> [Written problem]
Revise the data below by changing each occurrence of "camera" to "lens", leaving everything else untouched.
· · · ·
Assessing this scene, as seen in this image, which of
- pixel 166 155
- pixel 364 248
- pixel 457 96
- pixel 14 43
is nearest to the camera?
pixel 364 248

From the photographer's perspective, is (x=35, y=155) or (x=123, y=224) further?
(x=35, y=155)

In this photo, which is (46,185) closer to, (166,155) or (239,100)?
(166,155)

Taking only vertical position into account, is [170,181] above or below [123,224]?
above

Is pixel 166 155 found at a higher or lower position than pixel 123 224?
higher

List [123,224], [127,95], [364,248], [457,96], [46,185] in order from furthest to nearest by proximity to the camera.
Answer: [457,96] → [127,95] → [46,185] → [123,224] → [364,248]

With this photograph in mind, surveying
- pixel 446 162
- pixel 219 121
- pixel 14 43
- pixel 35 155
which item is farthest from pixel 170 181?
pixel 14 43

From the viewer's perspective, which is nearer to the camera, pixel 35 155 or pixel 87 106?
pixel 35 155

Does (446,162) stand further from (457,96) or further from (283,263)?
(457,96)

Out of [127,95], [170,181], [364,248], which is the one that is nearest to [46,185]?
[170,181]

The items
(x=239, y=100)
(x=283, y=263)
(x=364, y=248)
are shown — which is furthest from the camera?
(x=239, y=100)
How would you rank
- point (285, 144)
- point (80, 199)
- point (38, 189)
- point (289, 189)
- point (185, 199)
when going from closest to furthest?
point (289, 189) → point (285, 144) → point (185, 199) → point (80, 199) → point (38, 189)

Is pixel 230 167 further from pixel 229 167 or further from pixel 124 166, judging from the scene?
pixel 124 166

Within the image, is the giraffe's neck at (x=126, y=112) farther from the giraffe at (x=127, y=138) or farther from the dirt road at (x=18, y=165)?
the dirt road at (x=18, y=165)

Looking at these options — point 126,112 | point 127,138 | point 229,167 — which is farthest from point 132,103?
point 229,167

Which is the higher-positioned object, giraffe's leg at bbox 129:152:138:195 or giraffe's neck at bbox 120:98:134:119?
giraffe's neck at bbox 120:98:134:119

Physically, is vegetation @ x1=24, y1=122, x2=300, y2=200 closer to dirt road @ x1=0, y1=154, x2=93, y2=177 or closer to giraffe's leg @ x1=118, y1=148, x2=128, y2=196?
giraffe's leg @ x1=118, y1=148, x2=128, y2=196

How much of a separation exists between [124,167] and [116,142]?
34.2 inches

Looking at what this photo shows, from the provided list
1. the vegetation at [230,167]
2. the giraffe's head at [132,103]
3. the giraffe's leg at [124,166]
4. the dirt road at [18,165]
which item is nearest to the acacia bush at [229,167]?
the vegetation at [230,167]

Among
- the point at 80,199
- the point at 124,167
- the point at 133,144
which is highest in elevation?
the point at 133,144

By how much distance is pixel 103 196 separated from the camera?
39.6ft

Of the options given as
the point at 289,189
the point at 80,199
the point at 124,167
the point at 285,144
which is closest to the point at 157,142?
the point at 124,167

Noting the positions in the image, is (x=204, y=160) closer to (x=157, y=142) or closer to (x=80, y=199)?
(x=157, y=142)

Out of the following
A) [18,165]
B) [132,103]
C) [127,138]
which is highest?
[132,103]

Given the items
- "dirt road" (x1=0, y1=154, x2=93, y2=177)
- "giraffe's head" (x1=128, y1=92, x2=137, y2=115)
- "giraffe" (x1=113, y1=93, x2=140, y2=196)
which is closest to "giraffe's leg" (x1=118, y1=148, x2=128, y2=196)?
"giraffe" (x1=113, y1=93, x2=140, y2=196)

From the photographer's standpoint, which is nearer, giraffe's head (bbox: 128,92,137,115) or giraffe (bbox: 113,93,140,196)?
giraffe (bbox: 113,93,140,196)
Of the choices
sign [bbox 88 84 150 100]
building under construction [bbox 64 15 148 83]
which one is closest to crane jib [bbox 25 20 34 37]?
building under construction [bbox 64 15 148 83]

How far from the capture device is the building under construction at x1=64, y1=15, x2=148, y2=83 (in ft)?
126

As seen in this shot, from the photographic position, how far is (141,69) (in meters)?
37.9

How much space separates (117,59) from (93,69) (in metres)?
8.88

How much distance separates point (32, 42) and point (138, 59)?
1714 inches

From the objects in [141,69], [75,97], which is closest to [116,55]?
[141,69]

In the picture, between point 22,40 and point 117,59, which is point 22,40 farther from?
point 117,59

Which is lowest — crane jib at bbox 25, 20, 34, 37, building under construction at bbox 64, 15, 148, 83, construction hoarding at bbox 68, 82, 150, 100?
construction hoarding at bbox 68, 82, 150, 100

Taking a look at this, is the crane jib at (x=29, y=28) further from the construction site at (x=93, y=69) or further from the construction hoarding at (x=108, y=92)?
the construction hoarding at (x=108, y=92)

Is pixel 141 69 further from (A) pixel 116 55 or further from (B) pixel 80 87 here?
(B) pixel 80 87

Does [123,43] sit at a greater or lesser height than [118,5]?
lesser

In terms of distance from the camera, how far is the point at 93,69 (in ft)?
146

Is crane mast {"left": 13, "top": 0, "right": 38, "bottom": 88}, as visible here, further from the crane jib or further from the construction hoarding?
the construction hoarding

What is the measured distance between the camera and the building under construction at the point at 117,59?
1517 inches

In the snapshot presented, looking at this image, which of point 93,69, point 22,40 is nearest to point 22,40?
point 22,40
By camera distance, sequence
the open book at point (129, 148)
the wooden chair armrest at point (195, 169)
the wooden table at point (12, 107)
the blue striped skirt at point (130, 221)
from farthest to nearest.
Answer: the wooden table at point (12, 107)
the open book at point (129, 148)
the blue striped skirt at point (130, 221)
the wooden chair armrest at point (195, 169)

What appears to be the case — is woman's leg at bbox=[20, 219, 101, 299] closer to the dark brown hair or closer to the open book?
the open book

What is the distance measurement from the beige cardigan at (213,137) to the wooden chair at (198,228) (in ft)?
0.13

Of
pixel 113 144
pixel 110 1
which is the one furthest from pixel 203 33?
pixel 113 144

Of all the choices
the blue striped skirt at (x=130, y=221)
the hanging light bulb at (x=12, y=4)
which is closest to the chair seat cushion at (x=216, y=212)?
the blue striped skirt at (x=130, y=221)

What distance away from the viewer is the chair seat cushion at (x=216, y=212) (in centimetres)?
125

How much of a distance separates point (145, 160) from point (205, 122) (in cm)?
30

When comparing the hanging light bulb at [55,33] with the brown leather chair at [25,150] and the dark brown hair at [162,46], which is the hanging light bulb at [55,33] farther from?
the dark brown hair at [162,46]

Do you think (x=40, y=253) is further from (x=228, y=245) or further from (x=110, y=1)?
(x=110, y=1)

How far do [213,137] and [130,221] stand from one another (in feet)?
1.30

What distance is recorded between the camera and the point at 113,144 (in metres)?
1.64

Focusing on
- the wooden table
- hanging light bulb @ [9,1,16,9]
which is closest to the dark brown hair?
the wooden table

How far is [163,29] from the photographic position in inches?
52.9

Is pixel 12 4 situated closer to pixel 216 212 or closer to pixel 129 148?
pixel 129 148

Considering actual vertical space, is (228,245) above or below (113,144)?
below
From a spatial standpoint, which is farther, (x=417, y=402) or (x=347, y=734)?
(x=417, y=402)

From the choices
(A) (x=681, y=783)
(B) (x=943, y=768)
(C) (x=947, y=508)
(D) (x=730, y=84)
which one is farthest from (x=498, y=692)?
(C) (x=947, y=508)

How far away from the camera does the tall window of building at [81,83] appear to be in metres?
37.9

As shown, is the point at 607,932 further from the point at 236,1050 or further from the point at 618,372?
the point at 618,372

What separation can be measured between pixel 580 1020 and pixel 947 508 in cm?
· · · ·
> [Finished exercise]
Assessing this scene, as seen in this image, which of
- pixel 166 155
- pixel 364 248
- pixel 457 96
- pixel 14 43
is nearest to the lens?
pixel 364 248

From the photographer's perspective, is (x=35, y=155) or (x=123, y=224) further?
(x=35, y=155)

In this photo, which is (46,185) closer to, (166,155) or (239,100)?
(166,155)

Taking only vertical position into account, is [170,181] above or below [123,224]?
above

Is pixel 166 155 found at a higher or lower position than pixel 123 224?
higher

List [123,224], [127,95], [364,248], [457,96], [46,185] in order from furthest to nearest by proximity to the lens.
Answer: [457,96] → [127,95] → [46,185] → [123,224] → [364,248]

With this photograph in mind, surveying
- pixel 446 162
- pixel 219 121
- pixel 14 43
- pixel 35 155
which item is farthest from pixel 170 181?
pixel 14 43

From the viewer's perspective, which is nearer to the lens, pixel 35 155 or pixel 87 106?
pixel 35 155

Does (446,162) stand further from (457,96) or further from (283,263)?
(457,96)

Out of [127,95], [170,181], [364,248], which is the one that is nearest to [46,185]?
[170,181]

The items
(x=239, y=100)
(x=283, y=263)
(x=364, y=248)
are shown — which is furthest from the lens?
(x=239, y=100)
How would you rank
- point (285, 144)
- point (80, 199)
- point (38, 189)
- point (289, 189)
- point (185, 199)
when going from closest to furthest?
point (289, 189) → point (285, 144) → point (185, 199) → point (80, 199) → point (38, 189)

Is pixel 230 167 further from pixel 229 167 or further from pixel 124 166, judging from the scene?
pixel 124 166

Within the image, is the giraffe's neck at (x=126, y=112) farther from the giraffe at (x=127, y=138) or farther from the dirt road at (x=18, y=165)?
the dirt road at (x=18, y=165)

Looking at these options — point 126,112 | point 127,138 | point 229,167 — which is farthest from point 132,103?
point 229,167

Which is the higher-positioned object, giraffe's leg at bbox 129:152:138:195 or giraffe's neck at bbox 120:98:134:119?
giraffe's neck at bbox 120:98:134:119

Physically, is vegetation @ x1=24, y1=122, x2=300, y2=200 closer to dirt road @ x1=0, y1=154, x2=93, y2=177 or closer to giraffe's leg @ x1=118, y1=148, x2=128, y2=196?
giraffe's leg @ x1=118, y1=148, x2=128, y2=196

How much of a separation exists between [124,167] and [116,142]?
34.2 inches

Looking at what this photo shows, from the provided list
1. the vegetation at [230,167]
2. the giraffe's head at [132,103]
3. the giraffe's leg at [124,166]
4. the dirt road at [18,165]
which item is nearest to the acacia bush at [229,167]?
the vegetation at [230,167]

Among
- the point at 80,199
- the point at 124,167
- the point at 133,144
which is highest in elevation?
the point at 133,144

By how much distance is pixel 103 196 separated from the lens?
39.6ft

Of the options given as
the point at 289,189
the point at 80,199
the point at 124,167
the point at 285,144
which is closest to the point at 157,142?
the point at 124,167

Noting the positions in the image, is (x=204, y=160) closer to (x=157, y=142) or closer to (x=80, y=199)?
(x=157, y=142)

Out of the following
A) [18,165]
B) [132,103]
C) [127,138]
which is highest?
[132,103]

Given the items
- "dirt road" (x1=0, y1=154, x2=93, y2=177)
- "giraffe's head" (x1=128, y1=92, x2=137, y2=115)
- "giraffe" (x1=113, y1=93, x2=140, y2=196)
which is closest to "giraffe's leg" (x1=118, y1=148, x2=128, y2=196)?
"giraffe" (x1=113, y1=93, x2=140, y2=196)

From the photographer's standpoint, which is nearer, giraffe's head (bbox: 128,92,137,115) or giraffe (bbox: 113,93,140,196)?
giraffe (bbox: 113,93,140,196)
Of the choices
sign [bbox 88 84 150 100]
building under construction [bbox 64 15 148 83]
which one is closest to crane jib [bbox 25 20 34 37]?
building under construction [bbox 64 15 148 83]

How far from the capture device is the building under construction at x1=64, y1=15, x2=148, y2=83 (in ft)?
126

As seen in this shot, from the photographic position, how far is (141,69) (in meters)?
37.9

How much space separates (117,59) from (93,69) (in metres)?
8.88

How much distance separates point (32, 42) and point (138, 59)?
1714 inches

From the objects in [141,69], [75,97], which is closest to [116,55]?
[141,69]

In the picture, between point 22,40 and point 117,59, which is point 22,40 farther from?
point 117,59

Which is lowest — crane jib at bbox 25, 20, 34, 37, building under construction at bbox 64, 15, 148, 83, construction hoarding at bbox 68, 82, 150, 100?
construction hoarding at bbox 68, 82, 150, 100

Taking a look at this, is the crane jib at (x=29, y=28) further from the construction site at (x=93, y=69) or further from the construction hoarding at (x=108, y=92)?
the construction hoarding at (x=108, y=92)

Is pixel 141 69 further from (A) pixel 116 55 or further from (B) pixel 80 87 here?
(B) pixel 80 87

Does [123,43] sit at a greater or lesser height than [118,5]?
lesser

In terms of distance from the lens, how far is the point at 93,69 (in ft)?
146

Is crane mast {"left": 13, "top": 0, "right": 38, "bottom": 88}, as visible here, further from the crane jib or further from the construction hoarding?
the construction hoarding

What is the measured distance between the lens and the building under construction at the point at 117,59?
1517 inches

In the snapshot presented, looking at this image, which of point 93,69, point 22,40 is nearest to point 22,40?
point 22,40
By lens distance, sequence
the open book at point (129, 148)
the wooden chair armrest at point (195, 169)
the wooden table at point (12, 107)
the blue striped skirt at point (130, 221)
from farthest to nearest.
Answer: the wooden table at point (12, 107)
the open book at point (129, 148)
the blue striped skirt at point (130, 221)
the wooden chair armrest at point (195, 169)

What appears to be the case — is woman's leg at bbox=[20, 219, 101, 299] closer to the dark brown hair or closer to the open book?
the open book

What is the distance measurement from the beige cardigan at (213,137) to the wooden chair at (198,228) (in ft)?
0.13

Of
pixel 113 144
pixel 110 1
which is the one furthest from pixel 203 33?
pixel 113 144

Of all the choices
the blue striped skirt at (x=130, y=221)
the hanging light bulb at (x=12, y=4)
which is closest to the chair seat cushion at (x=216, y=212)?
the blue striped skirt at (x=130, y=221)

What distance away from the viewer is the chair seat cushion at (x=216, y=212) (in centimetres)?
125

How much of a distance separates point (145, 160) from point (205, 122) (in cm)?
30

When comparing the hanging light bulb at [55,33] with the brown leather chair at [25,150] and the dark brown hair at [162,46], which is the hanging light bulb at [55,33] farther from?
the dark brown hair at [162,46]

Do you think (x=40, y=253) is further from (x=228, y=245) or further from (x=110, y=1)?
(x=110, y=1)

How far do [213,137] and [130,221] stand from one another (in feet)?
1.30

What distance is recorded between the lens and the point at 113,144 (in metres)?
1.64

Focusing on
- the wooden table
- hanging light bulb @ [9,1,16,9]
which is closest to the dark brown hair?
the wooden table

How far is [163,29] from the photographic position in inches?
52.9

Is pixel 12 4 situated closer to pixel 216 212 or closer to pixel 129 148?
pixel 129 148

Considering actual vertical space, is (228,245) above or below (113,144)?
below
From a spatial standpoint, which is farther, (x=417, y=402) or (x=347, y=734)?
(x=417, y=402)

From the choices
(A) (x=681, y=783)
(B) (x=943, y=768)
(C) (x=947, y=508)
(D) (x=730, y=84)
which one is farthest from (x=498, y=692)?
(C) (x=947, y=508)

How far away from the lens does the tall window of building at [81,83] appear to be in metres?
37.9

As shown, is the point at 607,932 further from the point at 236,1050 or further from the point at 618,372?
the point at 618,372

What separation can be measured between pixel 580 1020 and pixel 947 508 in cm?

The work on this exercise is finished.